As the World Breastfeeding Week (Aug 1- 7) kicks off today, the United Nations Children's Emergency Fund (UNICEF) has said that delaying breastfeeding of the baby in the first few hours of birth can markedly increase their risk of dying.
UNICEF said in a statement that delaying breastfeeding by 2-23 hours after birth increases the risk of dying in the first 28 days of life by 40 percent while delaying it by 24 hours or more increases it to 80 percent.
One in two children (nearly 77 million) globally are not put to the breast within an hour of birth, depriving them of essential nutrients, antibodies and skin-to-skin contact with their mother that protect them from disease and death.
"Making babies wait too long for the first critical contact with their mother outside the womb decreases the newborn's chances of survival, limits milk supply and reduces the chances of exclusive breastfeeding," France Bégin, UNICEF Senior Nutrition Adviser, said in a statement. "If all babies are fed nothing but breastmilk from the moment they are born until they are six months old, over 800,000 lives would be saved every year," Bégin added.
According to UNICEF, globally, only 43 percent of infants under six months old are exclusively breastfed. Babies who are not breastfed at all are 14 times more likely to die than those who are fed only breastmilk. So breastmilk (given in any amount) substantially reduces the risk of death among children.
"Babies who received no breastmilk at all are seven times more likely to die from infections than those who received at least some breastmilk in their first six months of life," according to the statement.
However, the rate of breastfeeding is witnessing an increase in most countries.
In sub-Saharan Africa (where under-five mortality rates are the highest worldwide), early breastfeeding rates increased 10 percent since 2000 in East and Southern Africa but have remained unchanged in West and Central Africa.
In South Asia, although the rates of early breastfeeding initiation tripled in 15 years – from 16 per cent in 2000 to 45 percent in 2015 — about 21 million newborns still wait too long before they are breastfed, the UNICEF added.

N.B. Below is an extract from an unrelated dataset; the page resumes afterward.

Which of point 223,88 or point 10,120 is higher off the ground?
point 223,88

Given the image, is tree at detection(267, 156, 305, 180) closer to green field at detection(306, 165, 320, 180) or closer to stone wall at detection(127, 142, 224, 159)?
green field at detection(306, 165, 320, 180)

"Breastmilk is a baby's first vaccine, the first and best protection they have against illness and disease. With newborns accounting for nearly half of all deaths of children under five, early breastfeeding can make the difference between life and death," Bégin added.
One of the reasons for delayed breastfeeding could be the absence of skilled attendant at the time of giving birth. Women who gave birth to babies in presence of skilled professionals/ attendants were more likely to breastfeed.
In some cultures, the practice of feeding babies with certain liquids may also lead to delayed breastfeeding, which reduces the chances of babies being breastfed in future as well.